Lubricants currently in use suffer from a couple of disadvantages, in particular from the low range and insufficient durability of the lubricating film. Consequently, there exists a demand for the optimization of the application technique.
The project IonicRail investigated feasible methods for the supply of the rail head with lubricants with consideration of particular operating conditions (contact mechanics, environment) and lubricant performance. Using the proposed systemic approach, novel lubricant formulations were designed and investigated. Special attention was paid to the group of ionic liquids, which are characterized by various unique properties, such as tailor-made viscosity/temperature behaviour, negligible volatility, low inflammability and high thermal stability.
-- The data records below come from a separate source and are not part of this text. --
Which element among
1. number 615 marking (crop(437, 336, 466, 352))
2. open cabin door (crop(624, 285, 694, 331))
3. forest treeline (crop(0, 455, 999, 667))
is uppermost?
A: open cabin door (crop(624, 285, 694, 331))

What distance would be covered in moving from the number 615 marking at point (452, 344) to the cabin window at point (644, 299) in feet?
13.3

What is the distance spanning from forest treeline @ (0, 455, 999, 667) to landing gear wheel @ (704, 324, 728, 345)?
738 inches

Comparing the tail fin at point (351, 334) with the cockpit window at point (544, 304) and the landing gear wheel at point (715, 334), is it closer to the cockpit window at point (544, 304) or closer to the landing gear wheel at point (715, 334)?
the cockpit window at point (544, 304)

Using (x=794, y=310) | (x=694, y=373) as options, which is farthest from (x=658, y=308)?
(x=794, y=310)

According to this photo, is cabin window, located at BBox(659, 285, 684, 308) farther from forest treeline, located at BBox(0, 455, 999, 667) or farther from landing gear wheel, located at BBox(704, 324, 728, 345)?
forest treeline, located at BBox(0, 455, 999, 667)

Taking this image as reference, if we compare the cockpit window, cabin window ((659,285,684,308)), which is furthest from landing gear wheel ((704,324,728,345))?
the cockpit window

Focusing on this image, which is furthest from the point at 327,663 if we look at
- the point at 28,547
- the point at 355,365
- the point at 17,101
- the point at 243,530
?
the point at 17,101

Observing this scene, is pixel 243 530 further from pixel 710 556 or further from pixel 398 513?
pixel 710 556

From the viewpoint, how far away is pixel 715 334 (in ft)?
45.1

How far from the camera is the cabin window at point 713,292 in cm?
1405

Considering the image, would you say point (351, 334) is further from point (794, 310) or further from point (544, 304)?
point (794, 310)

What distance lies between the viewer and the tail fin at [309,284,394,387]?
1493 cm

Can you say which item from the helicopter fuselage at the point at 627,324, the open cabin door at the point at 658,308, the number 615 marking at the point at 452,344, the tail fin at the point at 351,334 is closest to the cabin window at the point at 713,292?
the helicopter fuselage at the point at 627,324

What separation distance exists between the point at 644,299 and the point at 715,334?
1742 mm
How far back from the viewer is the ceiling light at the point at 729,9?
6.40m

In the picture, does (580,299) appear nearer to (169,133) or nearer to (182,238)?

Currently, ionic liquids are intensively investigated for several potential applications as lubricants.
In addition to the simulation of selected (tribo)-contact situations, fundamental analyses of the lubricant technology of conventional conditioning lubricants were carried out in order to obtain detailed information of the chemical composition. These measures aim at the discrimination and correlation of the experience in the field with chemical-physical properties and results from simulation. Analyses and simulations provided the foundations for the catalogue of requirements defined for alternative rail head lubricants and the design of tribometrical model experiments.
As a result of the catalogue of requirements, appropriate research methods and lubricant technologies were deduced. Tribometrical model experiments were crucial for the pre-selection of potential candidates for the rail head lubrication. This was followed by the investigation of the most promising lubricant candidates in field tests. In addition, an LCC estimation was carried out.